The most beautiful song for me on The Boatman’s Call is Into Your Arms; the one Cave chose to sing at his good friend Michael Hutchence’s funeral. The first two verses start with the things he doesn’t believe in – an interventionist God, the existence of angels – and the last one deals with the redemptive power of love: “But I believe in love/And I know that you do, too/ And I believe in some kind of path/ That we can walk down, me and you…” Part of the strength of the songs is the nakedness of the emotion, unmasked by metaphor or allegory. It’s all there for everyone to see: his love affair with Luke’s mother, Viviane Carneiro, the Brazilian fashion stylist who was the reason why Cave transplanted himself to Sao Paulo, and its painful end; his doomed romance with P.J. Harvey in West Country Girl, with her black hair and heart-shaped face and broad accent. I wonder, again, why he had felt the need to be so open; to paint the pictures so vividly.

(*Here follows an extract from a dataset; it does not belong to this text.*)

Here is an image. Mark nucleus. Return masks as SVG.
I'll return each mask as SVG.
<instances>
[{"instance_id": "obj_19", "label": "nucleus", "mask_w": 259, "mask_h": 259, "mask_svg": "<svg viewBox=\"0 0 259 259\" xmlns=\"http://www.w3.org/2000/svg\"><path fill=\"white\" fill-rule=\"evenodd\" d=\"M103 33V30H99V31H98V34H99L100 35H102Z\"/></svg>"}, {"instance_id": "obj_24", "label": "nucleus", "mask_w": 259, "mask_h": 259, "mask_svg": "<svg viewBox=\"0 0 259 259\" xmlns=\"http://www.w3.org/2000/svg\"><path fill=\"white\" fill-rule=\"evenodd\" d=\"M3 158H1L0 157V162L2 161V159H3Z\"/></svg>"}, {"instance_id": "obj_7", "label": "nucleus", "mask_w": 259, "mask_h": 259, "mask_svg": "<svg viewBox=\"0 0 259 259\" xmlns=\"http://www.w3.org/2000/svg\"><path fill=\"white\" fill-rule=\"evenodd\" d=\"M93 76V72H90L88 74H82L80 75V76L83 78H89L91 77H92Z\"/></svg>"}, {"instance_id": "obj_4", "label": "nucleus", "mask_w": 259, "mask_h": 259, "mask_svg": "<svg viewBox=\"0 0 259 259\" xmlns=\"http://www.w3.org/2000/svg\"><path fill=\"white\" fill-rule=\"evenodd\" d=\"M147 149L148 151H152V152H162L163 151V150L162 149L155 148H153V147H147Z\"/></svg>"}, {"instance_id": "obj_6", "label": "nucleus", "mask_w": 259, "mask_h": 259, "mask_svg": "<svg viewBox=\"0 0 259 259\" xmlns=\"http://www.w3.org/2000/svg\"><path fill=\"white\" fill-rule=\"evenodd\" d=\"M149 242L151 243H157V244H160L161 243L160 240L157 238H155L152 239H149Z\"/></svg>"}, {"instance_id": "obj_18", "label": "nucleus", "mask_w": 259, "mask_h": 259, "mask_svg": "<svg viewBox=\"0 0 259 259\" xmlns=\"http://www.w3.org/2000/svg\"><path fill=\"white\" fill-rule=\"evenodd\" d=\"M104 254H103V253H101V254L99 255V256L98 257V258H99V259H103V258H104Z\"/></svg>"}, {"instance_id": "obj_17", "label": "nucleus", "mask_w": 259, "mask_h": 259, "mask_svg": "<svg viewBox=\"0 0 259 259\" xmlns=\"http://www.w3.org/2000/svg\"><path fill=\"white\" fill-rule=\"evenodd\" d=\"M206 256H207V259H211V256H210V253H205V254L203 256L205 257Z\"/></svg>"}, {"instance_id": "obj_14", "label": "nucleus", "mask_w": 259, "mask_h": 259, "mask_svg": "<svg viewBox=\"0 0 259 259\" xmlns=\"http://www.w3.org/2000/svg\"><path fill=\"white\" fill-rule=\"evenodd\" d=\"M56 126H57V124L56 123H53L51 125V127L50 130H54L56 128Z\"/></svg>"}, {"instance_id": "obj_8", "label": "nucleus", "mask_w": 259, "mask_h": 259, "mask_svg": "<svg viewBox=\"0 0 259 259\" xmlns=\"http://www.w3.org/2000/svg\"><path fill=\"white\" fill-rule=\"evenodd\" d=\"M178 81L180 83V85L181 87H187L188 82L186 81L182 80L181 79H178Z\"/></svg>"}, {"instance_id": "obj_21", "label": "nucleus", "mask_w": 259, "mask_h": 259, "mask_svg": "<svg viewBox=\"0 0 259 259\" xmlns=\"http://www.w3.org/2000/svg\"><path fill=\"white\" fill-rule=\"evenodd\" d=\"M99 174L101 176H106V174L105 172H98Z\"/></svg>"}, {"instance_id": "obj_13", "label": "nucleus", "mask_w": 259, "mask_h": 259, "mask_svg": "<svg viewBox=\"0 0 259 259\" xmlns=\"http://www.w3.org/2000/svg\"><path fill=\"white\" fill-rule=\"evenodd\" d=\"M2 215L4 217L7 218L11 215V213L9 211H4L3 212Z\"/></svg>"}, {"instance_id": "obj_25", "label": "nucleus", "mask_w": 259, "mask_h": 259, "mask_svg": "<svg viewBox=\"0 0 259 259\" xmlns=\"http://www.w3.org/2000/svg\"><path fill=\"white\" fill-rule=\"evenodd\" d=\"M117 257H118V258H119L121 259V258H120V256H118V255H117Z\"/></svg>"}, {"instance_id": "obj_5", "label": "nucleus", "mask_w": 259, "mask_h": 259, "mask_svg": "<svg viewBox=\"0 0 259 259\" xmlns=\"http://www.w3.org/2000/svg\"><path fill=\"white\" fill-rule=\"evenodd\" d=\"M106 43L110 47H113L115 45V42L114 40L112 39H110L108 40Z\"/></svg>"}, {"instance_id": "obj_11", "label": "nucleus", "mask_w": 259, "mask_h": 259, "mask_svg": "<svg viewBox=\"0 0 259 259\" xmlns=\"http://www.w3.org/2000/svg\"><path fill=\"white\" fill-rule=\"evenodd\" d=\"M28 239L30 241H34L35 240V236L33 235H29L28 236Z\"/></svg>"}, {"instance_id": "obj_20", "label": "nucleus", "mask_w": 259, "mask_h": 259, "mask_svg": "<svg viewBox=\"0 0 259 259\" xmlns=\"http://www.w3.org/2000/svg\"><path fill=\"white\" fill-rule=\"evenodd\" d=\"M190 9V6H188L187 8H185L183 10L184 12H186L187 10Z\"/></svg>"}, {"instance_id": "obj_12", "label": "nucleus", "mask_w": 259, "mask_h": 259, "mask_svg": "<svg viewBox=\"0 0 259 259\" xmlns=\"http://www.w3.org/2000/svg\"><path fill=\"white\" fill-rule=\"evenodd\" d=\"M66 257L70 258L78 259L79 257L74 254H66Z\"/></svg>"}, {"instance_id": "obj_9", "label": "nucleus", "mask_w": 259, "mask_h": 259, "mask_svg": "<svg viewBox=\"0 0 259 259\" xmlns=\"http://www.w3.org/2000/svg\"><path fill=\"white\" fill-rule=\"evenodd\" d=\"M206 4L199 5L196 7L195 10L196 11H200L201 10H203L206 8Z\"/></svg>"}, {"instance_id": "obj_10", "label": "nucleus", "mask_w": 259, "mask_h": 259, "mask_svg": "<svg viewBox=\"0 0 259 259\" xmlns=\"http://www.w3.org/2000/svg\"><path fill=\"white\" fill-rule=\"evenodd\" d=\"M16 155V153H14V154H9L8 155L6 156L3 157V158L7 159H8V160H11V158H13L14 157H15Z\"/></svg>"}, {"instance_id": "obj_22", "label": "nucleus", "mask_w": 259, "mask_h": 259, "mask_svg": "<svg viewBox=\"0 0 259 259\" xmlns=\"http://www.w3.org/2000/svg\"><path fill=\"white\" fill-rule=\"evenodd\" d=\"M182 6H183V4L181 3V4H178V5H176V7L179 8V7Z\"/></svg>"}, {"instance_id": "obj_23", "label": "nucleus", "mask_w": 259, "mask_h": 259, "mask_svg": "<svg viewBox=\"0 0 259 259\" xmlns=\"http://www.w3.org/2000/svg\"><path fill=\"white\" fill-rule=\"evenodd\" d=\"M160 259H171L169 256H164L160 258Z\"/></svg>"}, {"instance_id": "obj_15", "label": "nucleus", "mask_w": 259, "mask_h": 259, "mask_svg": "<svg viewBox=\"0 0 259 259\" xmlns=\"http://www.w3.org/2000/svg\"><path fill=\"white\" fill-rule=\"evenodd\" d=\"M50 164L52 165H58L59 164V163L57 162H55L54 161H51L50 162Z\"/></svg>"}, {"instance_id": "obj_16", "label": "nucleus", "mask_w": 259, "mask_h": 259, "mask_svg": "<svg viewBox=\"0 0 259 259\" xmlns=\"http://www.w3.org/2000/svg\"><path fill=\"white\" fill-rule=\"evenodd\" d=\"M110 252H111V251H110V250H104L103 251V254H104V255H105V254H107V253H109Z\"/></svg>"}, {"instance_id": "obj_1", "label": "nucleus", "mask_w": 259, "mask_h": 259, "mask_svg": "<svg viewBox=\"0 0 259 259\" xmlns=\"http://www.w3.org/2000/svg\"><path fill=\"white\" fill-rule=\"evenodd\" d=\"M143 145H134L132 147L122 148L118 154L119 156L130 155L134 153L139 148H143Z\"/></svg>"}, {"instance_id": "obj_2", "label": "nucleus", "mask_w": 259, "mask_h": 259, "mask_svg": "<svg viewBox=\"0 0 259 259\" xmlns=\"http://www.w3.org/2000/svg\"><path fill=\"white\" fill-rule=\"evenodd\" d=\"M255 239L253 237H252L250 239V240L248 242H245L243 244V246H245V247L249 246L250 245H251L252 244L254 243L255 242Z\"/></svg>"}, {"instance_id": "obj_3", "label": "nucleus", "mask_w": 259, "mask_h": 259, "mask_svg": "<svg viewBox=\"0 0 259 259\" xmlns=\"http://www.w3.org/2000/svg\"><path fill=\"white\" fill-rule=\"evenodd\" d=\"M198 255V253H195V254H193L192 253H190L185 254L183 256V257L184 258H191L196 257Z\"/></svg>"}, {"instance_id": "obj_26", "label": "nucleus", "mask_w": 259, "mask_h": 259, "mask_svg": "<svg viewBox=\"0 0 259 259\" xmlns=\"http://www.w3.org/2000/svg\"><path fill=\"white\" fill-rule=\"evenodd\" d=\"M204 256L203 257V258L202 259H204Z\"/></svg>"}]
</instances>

“In order to write a worthwhile love song, it needs to have within it the potential for pain or an understanding of the pain of whatever you’re writing about. I don’t think they allow themselves to be written until I’ve fully experienced what it is I’m writing about. They wait patiently to be finished.” One can only hope, in that case, that the Songs of Susie will remain incomplete. He says, when I ask him, that he has never been married but likes the idea of it. And that he would like to have more children. And that, yes, he is in love and very much believes that she is the one (that he’s been waiting for)… “But I do have a past and I do have recollections of the way things go.” Are you waiting for disappointment? “When things go well, I’m often surprised and expect that it will be taken from me in some kind of way,” he says. “But I’m not feeling like that at the moment. I’m feeling very happy.” I point to the scar on his cheek – which looks like an errant dimple – and he tells me it was an old domestic wound: “I was stabbed in the face with a vegetable knife.” I wonder, thinking about the scar, whether his relationships with women have tended to be confrontational. “In the past, I’ve had extremely volatile relationships in that way… but I think that there have been influences within that – alcohol and drugs – which exacerbate that kind of behaviour,” he says. “What’s going on at the moment is that I really value what is there, and I feel that I have some chance of making it work, which I’ve never really felt before… and with anything of value, you take care.” When I ask him what makes him happy in life, he says: “My son, my work, my girlfriend.” He’s been with Susie, this time around, for six months – and is staying in her Chelsea home until he moves into a house he has recently bought on the river. Luke continues to divide his week between his mother, who lives in west London, and his father – but Cave admits that now he is living with Susie it makes things a bit more complicated. He has another son, Jethro, more or less the same age as Luke, who lives with his mother in Australia. When I ask Cave whether he has a relationship with this son, he says that he does, and that “it’s great” and “he’s coming here, actually, to live for a year”. Will you see a lot of him? “I will, yeah.” So, soon, life is likely to get considerably more complicated.

He says that he’s a hands-on dad and was a great nappychanger. How did you find that? “Interesting. Scary. Overwhelming.” Until recently, when Cave was living on his own, Luke used to share his bed, and now “he’s been booted out of it. So that’s been one of the great wrenches.” He seems to take his parental role pretty seriously; he’s there for the swimming galas, and speech days, and all the cringe-making stuff like the Dads’ Egg and Spoon Race. But what they like doing most together is talking. I imagine Luke lying in bed, struggling to stay awake, while his father tells him stories of far-off places, and good and evil, and bewitching damsels with emerald eyes and ebony hair, who rescue poor travellers who’ve lost their way.

At the end of our lunch – during which Cave eats heartily – he asks me for the time and jumps up, stricken, when I tell him. “Oh God, if I don’t go now I’ll be late for Luke,” he says, looking like the 12-year-old I first saw. “You know what it’s like in the playground; I’m terrified of getting into trouble with the teachers.” His father, I think, would be proud of him.